Los humanos se comunican aunque no digan nada. Durante una conversación en persona, el cerebro se concentra parcialmente en las palabras que se dicen, pero también extrae significado de decenas de señales no verbales, como si una persona está de cara o ligeramente girada, si está inquieta mientras hablas o si inhala rápidamente justo antes de interrumpirte. Estas señales pintan un panorama holístico de lo que se transmite y la respuesta que se espera del otro interlocutor. Los humanos evolucionamos como animales sociales, así que para la mayoría percibir estas señales es algo natural, hace falta poco esfuerzo consciente para analizarlas y puede sentar las bases de la intimidad emocional.

Sin embargo, una videollamada normal afecta a estas capacidades arraigadas y exige prestar una atención constante e intensa a las palabras. Si solo vemos la cara y los hombros de una persona, la posibilidad de ver los gestos de las manos u otro tipo de lenguaje corporal queda eliminada. Si la calidad del vídeo es mala, se frustra cualquier esperanza de deducir algo a partir de las expresiones faciales mínimas.

Las pantallas con varias personas amplían el problema de la fatiga. La vista en galería supone una dificultad para la visión central del cerebro y lo obliga a descodificar a tanta gente al mismo tiempo que no se obtiene nada significativo de nadie, ni siquiera de la persona que habla.

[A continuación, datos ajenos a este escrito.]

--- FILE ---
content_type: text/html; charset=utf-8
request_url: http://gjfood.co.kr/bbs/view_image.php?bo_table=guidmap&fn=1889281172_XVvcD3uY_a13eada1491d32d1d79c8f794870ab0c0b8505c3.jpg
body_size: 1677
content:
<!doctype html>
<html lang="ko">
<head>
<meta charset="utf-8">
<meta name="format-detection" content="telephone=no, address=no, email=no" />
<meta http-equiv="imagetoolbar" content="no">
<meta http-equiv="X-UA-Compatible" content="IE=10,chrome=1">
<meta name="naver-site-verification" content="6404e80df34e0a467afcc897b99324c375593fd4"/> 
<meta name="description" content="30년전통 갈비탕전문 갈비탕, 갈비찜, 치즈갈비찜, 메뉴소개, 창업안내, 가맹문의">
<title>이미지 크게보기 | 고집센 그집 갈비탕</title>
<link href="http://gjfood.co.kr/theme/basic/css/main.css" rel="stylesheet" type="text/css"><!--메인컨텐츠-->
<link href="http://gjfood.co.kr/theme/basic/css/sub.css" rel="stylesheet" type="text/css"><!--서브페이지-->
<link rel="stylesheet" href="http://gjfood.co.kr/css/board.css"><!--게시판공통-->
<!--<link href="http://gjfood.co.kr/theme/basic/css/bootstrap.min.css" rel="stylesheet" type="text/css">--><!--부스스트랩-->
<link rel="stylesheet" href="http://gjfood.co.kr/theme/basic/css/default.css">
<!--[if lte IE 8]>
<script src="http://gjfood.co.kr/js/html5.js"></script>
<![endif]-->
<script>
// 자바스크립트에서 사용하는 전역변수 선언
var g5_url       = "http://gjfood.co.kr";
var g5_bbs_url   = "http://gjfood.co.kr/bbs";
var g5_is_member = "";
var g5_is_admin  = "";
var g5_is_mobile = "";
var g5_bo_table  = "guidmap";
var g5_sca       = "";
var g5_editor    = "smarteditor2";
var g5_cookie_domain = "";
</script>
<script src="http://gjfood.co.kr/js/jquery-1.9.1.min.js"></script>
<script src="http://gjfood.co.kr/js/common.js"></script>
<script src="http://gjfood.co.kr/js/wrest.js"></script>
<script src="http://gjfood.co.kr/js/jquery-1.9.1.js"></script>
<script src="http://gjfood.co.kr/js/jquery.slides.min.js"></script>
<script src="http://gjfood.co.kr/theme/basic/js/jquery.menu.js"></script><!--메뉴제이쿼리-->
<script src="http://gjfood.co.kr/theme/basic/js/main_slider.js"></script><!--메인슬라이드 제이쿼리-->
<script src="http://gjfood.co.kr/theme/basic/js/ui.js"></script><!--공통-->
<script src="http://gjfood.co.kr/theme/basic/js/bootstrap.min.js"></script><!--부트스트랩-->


Esto provoca problemas, como que las videollamadas grupales se vuelven menos colaborativas y más compartimentadas, conversaciones en las que solo hablan dos personas al mismo tiempo mientras las demás escuchan. Como cada participante usa una secuencia de audio y es consciente del resto de las voces, es imposible mantener conversaciones paralelas. Si ves a un solo interlocutor cada vez, no puedes reconocer el comportamiento de los participantes no activos, algo que sí percibirías con la versión periférica.

Para algunas personas, la división prolongada de la atención genera la sensación desconcertante de que te estás agotando sin haber conseguido nada. El cerebro se siente abrumado con el exceso de estímulos mientras está concentrado en buscar señales no verbales que no puede encontrar.

En general, las videollamadas han permitido que las conversaciones humanas se desarrollen de formas que habrían sido imposibles hace unos años. Estas herramientas nos permiten mantener relaciones a larga distancia, conectar salas de trabajo de forma remota e, incluso ahora, pese al agotamiento mental que pueden crear, promover cierta sensación de unidad durante una pandemia. Hasta es posible que la fatiga de Zoom disminuya cuando la gente aprenda a desenmarañar el lío mental que provocan las videollamadas. Pero las reuniones presenciales jamás desaparecerán y, al contrario, serán más necesarias que nunca.  El mundo real y el mundo online deberán aprender a convivir y probablemente los espacios de reuniones deban prever este modelo híbrido de colaboración.

Las salas de reuniones seguirán siendo el centro neurálgico de la empresa y la diferencia es que deberán contar con tecnología que permita colaborar con equipos remotos, con flexibilidad para poder adaptarse a un número variable de participantes y, todo ello sin perder de vista el efecto “wow”: la experiencia de video y de audio debe ser mucho mejor que anteriormente, así como el efecto de admiración causado por un diseño estético exclusivo, sorprendente e impecable.